But first up, this is not to be skipped. This is about my man, Thomas Edward Patrick Brady Jr. And this is in response to several of your questions. One in particular that I really appreciated from Noreen out here in Santa Monica in Los Angeles from where I speak to you as we speak.

So many questions wanting you to know that if this is it for Tom Brady, what has he meant to me and my career, both professionally and personally? Let me launch. I have been rocked and I have been shocked by the very sudden news that Thomas Edward Patrick Brady Jr. just might be calling it quits. It's almost like a death in my family. And I'm here to tell you,

I'm having a hard time coming to grips with it because it was just two, maybe three weeks ago, I spoke to a doctor I know, an orthopedic surgeon I know, who's close with Alex Guerrero, the trainer of Tom Brady, and said doctor told me that for sure Brady is going to play at least one more year. No shock to me. I wouldn't be shocked if he played five more years.

And then that thing happened on Sunday against those Rams in Tampa. That play happened at the end of that game after Thomas Edward Patrick Brady had brought that team back from 24 down to 27 all. And somehow a blitz was called and no blitz was executed. And Cooper bleeping cup happened to Tom Brady. Is that it? Was that the end? I couldn't even fathom.

until the following day when the drumbeat mounted that, yeah, he's going to seriously consider calling it a day. What? No, I scoffed. I laughed. Not Tom Brady. Nope, sorry. He'll play at least another year, if not two, three, four or five more years. Then I heard from a source on Monday night, high up in the Buccaneers organization,

a source I implicitly trust, who rocked and shocked me by saying, "We will be surprised, pleasantly surprised, but surprised nonetheless, if Tom plays next year." What? And then my source amended and said, "No, we will be shocked if Tom Brady plays next year." What? You'll be shocked? Impossible. My source said, "Hey, if he were single,

He'd play five more years. So it does come down to family. It does come down to wife Giselle, kids. Yep, that and that only. And on Undisputed the next day, I did throw out the maybe long shot possibility that I know Tom has always wanted to finish with the 49ers. He grew up in San Mateo, in the shadow of Candlestick Park, down the 101, maybe 15 minutes from his house. Huge 49er fan, huge Joe Montana fan.

So, is it a possibility, depending on the fate of the 49ers, that Tom would go one last hurrah in San Francisco?
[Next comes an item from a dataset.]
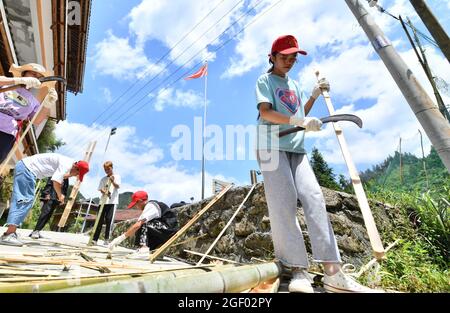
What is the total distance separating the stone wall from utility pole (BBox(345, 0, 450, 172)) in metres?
1.26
Just please, Gisele, please, honey, let me have one last fling here. Just one farewell to arm, as in that golden right arm of his, with the 49ers. My source is saying no. It's just pretty much over and it's pretty much done. And

Now, allow me to go deep. The reason I have so appreciated Tom Brady operates on several personal levels for me, a family level and an age level. If you'll excuse the digression, I chose in my 20s as I was coming up in this business to not have children. I married not my high school sweetheart, but my junior high sweetheart and

One reason we didn't make it was I knew she wanted kids and I knew the deeper I got into my career, I just couldn't have kids. I am obsessed to this moment with what I'm doing right here, right now with you. I live for this. It's my whole life. It's my calling. It's not a job. It's my passion. It's what I was born to do and what I want to continue to do as long as

my personal situation will allow it. I then, after that relationship ended, my first marriage, I had a longer term relationship with another woman and in the end she just had to have children. I said, "I can't. I tried to get there and I couldn't get there." I just knew I was going to have to move to move up. That's how this business works.

And I just knew that if I continued to work nights and weekends the way I do obsessively, that I'd be a horrible father. I'd be as horrible a father as my father was for other reasons. And I wasn't going to inflict that upon kids. Not fair, not worth it. No, I'm married to this. Then I met my wife Ernestine 17 years ago in New York City.

On our first date, as she will attest, I said, "Hey, if this happens to go anywhere, I'm sorry, but I'm declaring myself upfront. You'll always be number two to my job, which is my life, which is my passion." She was taken aback, but she said, "Okay, I got it." She'd like to say now she's become one A, but only one A to my obsession.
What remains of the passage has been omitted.